Burning mouth syndrome has been defined as a chronic intraoral burning sensation that has no identifiable cause either local or systemic condition or disease by the International Association for the Study of Pain. Burning mouth syndrome has a long disease course and mainly affects menopausal or postmenopausal women and primarily affects the tongue and palate with accompanying xerostomia and taste changes that impacts on daily activity. The prevalence of Burning mouth syndrome has been reported to range from 0.7% to 15% in different settings.
The aim of this review was to evaluate the worldwide prevalence and epidemiology profile of burning mouth syndrome.
Searches were conducted In the Cochrane Library, PubMed, Embase, Web of Science, China National Knowledge Infrastructure and Wanfang databases. Studies assessing prevalence of burning mouth syndrome and the epidemiology profile of BMS among different settings published in English or Chinese were considered. Two reviewers independently selected studies extracted data and assessed study quality using the Joanna Briggs Institute checklist for prevalence studies. Meta—analysis was carried out together with sub-group analysis for continent, age and gender.
- 18 studies were included, 9 reporting on prevalence and 9 clinical based studies.
- Pooled prevalence estimates are shown in the table.

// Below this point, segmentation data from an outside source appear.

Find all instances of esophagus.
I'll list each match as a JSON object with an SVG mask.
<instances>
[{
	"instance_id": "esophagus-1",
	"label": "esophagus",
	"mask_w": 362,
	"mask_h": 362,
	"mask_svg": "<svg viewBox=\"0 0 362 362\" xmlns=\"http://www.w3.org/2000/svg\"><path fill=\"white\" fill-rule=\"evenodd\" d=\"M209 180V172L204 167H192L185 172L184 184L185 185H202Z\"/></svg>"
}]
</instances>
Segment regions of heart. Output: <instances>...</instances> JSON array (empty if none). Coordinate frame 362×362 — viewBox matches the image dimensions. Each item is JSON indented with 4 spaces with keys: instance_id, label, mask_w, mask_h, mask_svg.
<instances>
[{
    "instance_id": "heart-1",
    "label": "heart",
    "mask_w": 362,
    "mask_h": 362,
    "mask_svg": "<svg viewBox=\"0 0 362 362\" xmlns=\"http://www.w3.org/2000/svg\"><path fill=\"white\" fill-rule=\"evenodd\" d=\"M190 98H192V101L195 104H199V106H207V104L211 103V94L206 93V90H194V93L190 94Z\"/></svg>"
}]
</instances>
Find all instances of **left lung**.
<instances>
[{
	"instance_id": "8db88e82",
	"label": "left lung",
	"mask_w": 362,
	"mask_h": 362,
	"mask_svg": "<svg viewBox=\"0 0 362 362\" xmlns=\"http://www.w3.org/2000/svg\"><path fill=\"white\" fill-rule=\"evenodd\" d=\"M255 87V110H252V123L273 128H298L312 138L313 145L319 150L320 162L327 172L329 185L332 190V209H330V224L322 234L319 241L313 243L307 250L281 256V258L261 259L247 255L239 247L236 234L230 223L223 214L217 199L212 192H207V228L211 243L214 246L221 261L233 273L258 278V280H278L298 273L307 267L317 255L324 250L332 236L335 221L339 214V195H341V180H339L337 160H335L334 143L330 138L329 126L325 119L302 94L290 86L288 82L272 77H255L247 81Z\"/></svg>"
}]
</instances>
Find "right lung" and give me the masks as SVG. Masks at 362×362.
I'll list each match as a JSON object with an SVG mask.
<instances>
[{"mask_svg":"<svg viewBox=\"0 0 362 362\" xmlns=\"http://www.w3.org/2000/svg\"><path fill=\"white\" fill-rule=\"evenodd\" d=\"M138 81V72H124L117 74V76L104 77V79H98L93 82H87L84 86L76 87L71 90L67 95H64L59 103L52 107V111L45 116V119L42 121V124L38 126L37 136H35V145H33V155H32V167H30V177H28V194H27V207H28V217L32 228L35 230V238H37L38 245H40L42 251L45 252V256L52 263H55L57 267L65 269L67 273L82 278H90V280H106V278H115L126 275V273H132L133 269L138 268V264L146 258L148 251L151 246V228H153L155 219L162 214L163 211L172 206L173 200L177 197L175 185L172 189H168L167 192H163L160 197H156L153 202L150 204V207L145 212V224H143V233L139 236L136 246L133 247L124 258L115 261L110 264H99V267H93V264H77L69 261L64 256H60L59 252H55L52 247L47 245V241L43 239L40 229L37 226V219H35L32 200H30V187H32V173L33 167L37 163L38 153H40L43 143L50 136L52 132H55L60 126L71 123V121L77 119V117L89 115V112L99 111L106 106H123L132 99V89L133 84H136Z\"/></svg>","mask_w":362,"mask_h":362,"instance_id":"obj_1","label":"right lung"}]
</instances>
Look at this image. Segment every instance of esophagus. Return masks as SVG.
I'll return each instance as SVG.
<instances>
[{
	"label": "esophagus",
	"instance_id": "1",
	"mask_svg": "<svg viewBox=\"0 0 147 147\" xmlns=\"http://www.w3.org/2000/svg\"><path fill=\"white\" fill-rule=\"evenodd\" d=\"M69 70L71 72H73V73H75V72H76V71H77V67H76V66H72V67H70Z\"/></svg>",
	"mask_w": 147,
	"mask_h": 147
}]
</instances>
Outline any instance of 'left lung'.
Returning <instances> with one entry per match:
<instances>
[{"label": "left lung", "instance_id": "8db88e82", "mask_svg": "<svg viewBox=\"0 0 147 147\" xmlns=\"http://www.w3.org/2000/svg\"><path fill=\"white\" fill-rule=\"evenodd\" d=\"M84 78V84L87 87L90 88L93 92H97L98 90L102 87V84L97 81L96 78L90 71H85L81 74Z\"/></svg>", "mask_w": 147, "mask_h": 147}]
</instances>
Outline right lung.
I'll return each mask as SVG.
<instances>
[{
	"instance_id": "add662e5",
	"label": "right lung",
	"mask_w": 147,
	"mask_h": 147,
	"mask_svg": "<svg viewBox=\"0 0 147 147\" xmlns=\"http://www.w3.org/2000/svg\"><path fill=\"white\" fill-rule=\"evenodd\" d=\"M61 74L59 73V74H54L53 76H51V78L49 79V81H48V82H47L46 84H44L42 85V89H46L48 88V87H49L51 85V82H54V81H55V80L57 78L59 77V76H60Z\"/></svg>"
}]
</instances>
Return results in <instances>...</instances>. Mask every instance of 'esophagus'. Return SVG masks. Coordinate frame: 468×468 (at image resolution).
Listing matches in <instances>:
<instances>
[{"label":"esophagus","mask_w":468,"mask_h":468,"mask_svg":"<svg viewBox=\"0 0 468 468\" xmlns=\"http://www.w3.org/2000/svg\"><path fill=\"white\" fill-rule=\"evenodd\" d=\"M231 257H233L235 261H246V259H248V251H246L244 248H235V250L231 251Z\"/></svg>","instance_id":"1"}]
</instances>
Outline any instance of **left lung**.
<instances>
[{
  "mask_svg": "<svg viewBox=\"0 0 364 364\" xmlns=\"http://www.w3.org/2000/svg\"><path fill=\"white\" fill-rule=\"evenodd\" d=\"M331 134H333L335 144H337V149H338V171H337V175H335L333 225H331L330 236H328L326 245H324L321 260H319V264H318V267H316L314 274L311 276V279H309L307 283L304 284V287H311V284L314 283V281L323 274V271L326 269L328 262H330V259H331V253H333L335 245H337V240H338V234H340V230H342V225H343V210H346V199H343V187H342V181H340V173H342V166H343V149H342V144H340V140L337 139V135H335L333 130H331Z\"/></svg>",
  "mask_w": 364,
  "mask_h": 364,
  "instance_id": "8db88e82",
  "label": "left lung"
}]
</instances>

|Estimated prevalence (95%CI)|
|Population-based studies||Clinical-based studies|
|Overall||1.73% (0.176–0.351)||7.72% (0.434–0.691)|
|Asia||1.05% (0.082–0.327)||8.96% (0.459–0.758)|
|Europe||5.58% (0.297–0.656)||6.46% (0.215–0.814)|
|Female||1.15% (0.094–0.336)||11.28% (0.463–0.907|
|Male||0.38% (0.045–0.200)||3.75% (0.252– 0.528)|
|Patients over 50yrs of age||3.31% (0.043–0.689)||N/A|
|Patients under 50yrs of age||1.92% (0.134–0.423)||N/A|
The authors concluded: –
The pooled prevalence of BMS was relatively high both in general population and clinical patients, confirming that merits attention of dental and healthcare professionals. Moreover, the results showed that the prevalence of BMS was varied in different regions, higher in female than male and higher in people over the age of 50. More high-quality, extensive, and using uniformed diagnostic criteria epidemiological surveys of BMS are needed, to determine the global prevalence of BMS more accurately.

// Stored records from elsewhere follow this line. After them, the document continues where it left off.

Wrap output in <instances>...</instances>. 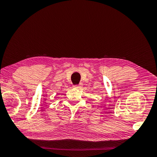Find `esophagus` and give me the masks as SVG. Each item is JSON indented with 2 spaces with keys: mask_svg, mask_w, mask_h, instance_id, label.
<instances>
[{
  "mask_svg": "<svg viewBox=\"0 0 157 157\" xmlns=\"http://www.w3.org/2000/svg\"><path fill=\"white\" fill-rule=\"evenodd\" d=\"M74 87H75V88H78L79 86H74Z\"/></svg>",
  "mask_w": 157,
  "mask_h": 157,
  "instance_id": "obj_1",
  "label": "esophagus"
}]
</instances>
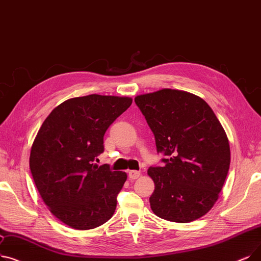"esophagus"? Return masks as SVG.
<instances>
[{"label": "esophagus", "instance_id": "34e87169", "mask_svg": "<svg viewBox=\"0 0 261 261\" xmlns=\"http://www.w3.org/2000/svg\"><path fill=\"white\" fill-rule=\"evenodd\" d=\"M128 175H129V178H130V179L135 180V179H138V178L141 176V173H140L139 171H130V172L128 173Z\"/></svg>", "mask_w": 261, "mask_h": 261}]
</instances>
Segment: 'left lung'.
<instances>
[{"label": "left lung", "mask_w": 261, "mask_h": 261, "mask_svg": "<svg viewBox=\"0 0 261 261\" xmlns=\"http://www.w3.org/2000/svg\"><path fill=\"white\" fill-rule=\"evenodd\" d=\"M153 132L164 166H151L149 201L156 217L189 223L219 198L230 164L227 135L205 100L164 88L134 99Z\"/></svg>", "instance_id": "obj_1"}]
</instances>
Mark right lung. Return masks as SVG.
I'll return each instance as SVG.
<instances>
[{"instance_id":"right-lung-1","label":"right lung","mask_w":261,"mask_h":261,"mask_svg":"<svg viewBox=\"0 0 261 261\" xmlns=\"http://www.w3.org/2000/svg\"><path fill=\"white\" fill-rule=\"evenodd\" d=\"M132 103L129 97L88 95L56 107L32 145L30 168L49 210L69 227L87 230L114 214L127 174L98 166L105 133Z\"/></svg>"}]
</instances>
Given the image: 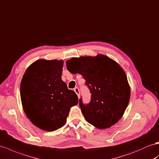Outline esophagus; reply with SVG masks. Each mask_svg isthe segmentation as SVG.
I'll return each mask as SVG.
<instances>
[{
    "mask_svg": "<svg viewBox=\"0 0 159 159\" xmlns=\"http://www.w3.org/2000/svg\"><path fill=\"white\" fill-rule=\"evenodd\" d=\"M74 91H75V92L76 93V95H78L79 98V97H80V91H79V89L78 87H75V88L74 89Z\"/></svg>",
    "mask_w": 159,
    "mask_h": 159,
    "instance_id": "esophagus-1",
    "label": "esophagus"
}]
</instances>
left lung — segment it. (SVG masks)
I'll return each mask as SVG.
<instances>
[{
  "mask_svg": "<svg viewBox=\"0 0 159 159\" xmlns=\"http://www.w3.org/2000/svg\"><path fill=\"white\" fill-rule=\"evenodd\" d=\"M68 71L83 76L90 90L88 104L79 99L82 113L89 124L105 129L123 116L130 98V88L124 70L114 60L102 54L72 58L66 62Z\"/></svg>",
  "mask_w": 159,
  "mask_h": 159,
  "instance_id": "left-lung-1",
  "label": "left lung"
}]
</instances>
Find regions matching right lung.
<instances>
[{
    "mask_svg": "<svg viewBox=\"0 0 159 159\" xmlns=\"http://www.w3.org/2000/svg\"><path fill=\"white\" fill-rule=\"evenodd\" d=\"M62 60L41 59L27 68L21 80L23 110L32 123L46 131L62 127L70 107L79 102L62 80Z\"/></svg>",
    "mask_w": 159,
    "mask_h": 159,
    "instance_id": "right-lung-1",
    "label": "right lung"
}]
</instances>
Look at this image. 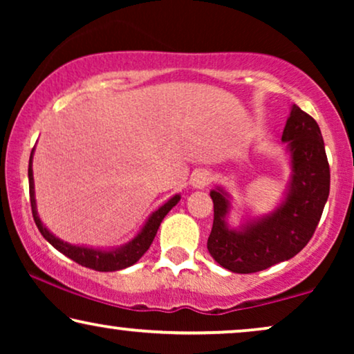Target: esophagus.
I'll use <instances>...</instances> for the list:
<instances>
[{
	"instance_id": "34e87169",
	"label": "esophagus",
	"mask_w": 354,
	"mask_h": 354,
	"mask_svg": "<svg viewBox=\"0 0 354 354\" xmlns=\"http://www.w3.org/2000/svg\"><path fill=\"white\" fill-rule=\"evenodd\" d=\"M209 182H211V174L207 172V171H205V169L193 172V176L190 178L192 187L196 188V190H203V188L209 185Z\"/></svg>"
}]
</instances>
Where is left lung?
Instances as JSON below:
<instances>
[{"label": "left lung", "mask_w": 354, "mask_h": 354, "mask_svg": "<svg viewBox=\"0 0 354 354\" xmlns=\"http://www.w3.org/2000/svg\"><path fill=\"white\" fill-rule=\"evenodd\" d=\"M282 142L292 172L272 211L230 225L232 195L224 187L209 192L214 222L207 251L230 272H258L292 259L311 240L322 216L330 190V169L321 129L311 115L292 104Z\"/></svg>", "instance_id": "left-lung-1"}]
</instances>
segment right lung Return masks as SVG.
<instances>
[{"mask_svg": "<svg viewBox=\"0 0 354 354\" xmlns=\"http://www.w3.org/2000/svg\"><path fill=\"white\" fill-rule=\"evenodd\" d=\"M33 153L35 148L32 149L30 159H28V190H30V205H32V214L33 221L40 230V234L45 236L48 243L55 246V248L62 253L67 258H71L80 266L85 268L100 270V272H114V270H120L125 268H130L142 256L147 253L149 246H151L156 232L161 225V222L169 211L180 201V193L169 198V200L158 207L156 211H153L148 216V219L145 221L142 229L137 232V235L133 239H130L127 243L120 246H111V248H100V246H86V245H74L69 241L61 240L59 236H56L48 227L43 224L40 219V214L37 211V200H35V182H33Z\"/></svg>", "mask_w": 354, "mask_h": 354, "instance_id": "1", "label": "right lung"}]
</instances>
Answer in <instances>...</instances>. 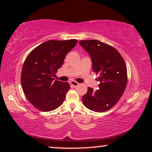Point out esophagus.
<instances>
[{
    "instance_id": "obj_1",
    "label": "esophagus",
    "mask_w": 152,
    "mask_h": 152,
    "mask_svg": "<svg viewBox=\"0 0 152 152\" xmlns=\"http://www.w3.org/2000/svg\"><path fill=\"white\" fill-rule=\"evenodd\" d=\"M70 84H71L72 86L76 87V86H78L79 84L78 83V82H75V81H71V82H70Z\"/></svg>"
}]
</instances>
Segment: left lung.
Masks as SVG:
<instances>
[{
    "label": "left lung",
    "instance_id": "1",
    "mask_svg": "<svg viewBox=\"0 0 152 152\" xmlns=\"http://www.w3.org/2000/svg\"><path fill=\"white\" fill-rule=\"evenodd\" d=\"M80 45L91 56L92 70L99 75V89L88 88L82 96L88 109L101 113L111 109L124 92L127 82V71L124 60L116 49L98 40H82Z\"/></svg>",
    "mask_w": 152,
    "mask_h": 152
}]
</instances>
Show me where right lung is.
<instances>
[{
  "label": "right lung",
  "mask_w": 152,
  "mask_h": 152,
  "mask_svg": "<svg viewBox=\"0 0 152 152\" xmlns=\"http://www.w3.org/2000/svg\"><path fill=\"white\" fill-rule=\"evenodd\" d=\"M77 42V39L47 41L33 49L25 59L20 76L22 88L36 109L48 112L63 103L70 84L56 80L53 76Z\"/></svg>",
  "instance_id": "add662e5"
}]
</instances>
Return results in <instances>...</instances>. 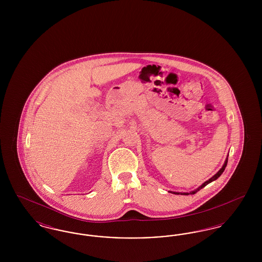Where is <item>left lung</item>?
<instances>
[{"instance_id":"obj_1","label":"left lung","mask_w":262,"mask_h":262,"mask_svg":"<svg viewBox=\"0 0 262 262\" xmlns=\"http://www.w3.org/2000/svg\"><path fill=\"white\" fill-rule=\"evenodd\" d=\"M227 163H228V157H227V159H226V161H225L223 167H222V168L219 170V172H217L216 174H214V176L212 177L211 179H209V180H208V181H206L204 184H202V185H201V186H200L199 188H196V189H195V190H193V191H190L189 193H190V194H194L195 192H198V191H199L200 189H201L202 187H205L206 185H208L209 183H211V182H213V181L217 180V179H218V178L221 176V174L224 172L225 168H226V166H227ZM171 192H172V191H171ZM172 193H174V194H183V195H187V194H189L188 192H184V193H183V192H172Z\"/></svg>"}]
</instances>
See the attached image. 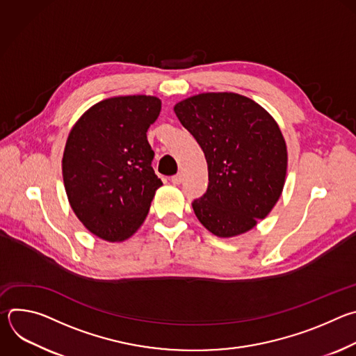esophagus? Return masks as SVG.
<instances>
[{
	"label": "esophagus",
	"instance_id": "1",
	"mask_svg": "<svg viewBox=\"0 0 356 356\" xmlns=\"http://www.w3.org/2000/svg\"><path fill=\"white\" fill-rule=\"evenodd\" d=\"M181 180H183V173H177V175L172 176V179H170V181H172L173 184H180Z\"/></svg>",
	"mask_w": 356,
	"mask_h": 356
}]
</instances>
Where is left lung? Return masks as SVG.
Here are the masks:
<instances>
[{"mask_svg": "<svg viewBox=\"0 0 356 356\" xmlns=\"http://www.w3.org/2000/svg\"><path fill=\"white\" fill-rule=\"evenodd\" d=\"M175 113L207 159V191L191 202L197 218L221 238L252 229L284 186L287 150L277 124L255 101L235 92L193 95Z\"/></svg>", "mask_w": 356, "mask_h": 356, "instance_id": "obj_1", "label": "left lung"}]
</instances>
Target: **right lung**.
<instances>
[{
	"mask_svg": "<svg viewBox=\"0 0 356 356\" xmlns=\"http://www.w3.org/2000/svg\"><path fill=\"white\" fill-rule=\"evenodd\" d=\"M159 113L156 97H114L87 110L70 131L62 161L65 188L74 214L94 235L124 241L146 218L162 186L146 138Z\"/></svg>",
	"mask_w": 356,
	"mask_h": 356,
	"instance_id": "obj_1",
	"label": "right lung"
}]
</instances>
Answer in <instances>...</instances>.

The authors have used a good range of databases to identify studies although limiting the inclusion to publication in English and Chinese may have excluded some relevant studies. The data show higher prevalence rates from the clinically based studies which is unsurprising given they mainly included patients attending oral medicine, oral pathology and maxillofacial surgery clinics. Estimated prevalence data are reported in the results section but how they related to the forest plots presented is unclear. The authors highlight the criteria for diagnosis of burning mouth syndrome as a key challenge as this has evolved over time and may be an issue when assessing general population prevalence so as indicated by the authors the pooled prevalence estimates reported in this review should be used cautiously.
Wu S, Zhang W, Yan J, Noma N, Young A, Yan Z. Worldwide prevalence estimates of burning mouth syndrome: A systematic review and meta-analysis. Oral Dis. 2021 Apr 5. doi: 10.1111/odi.13868. Epub ahead of print. PMID: 33818878.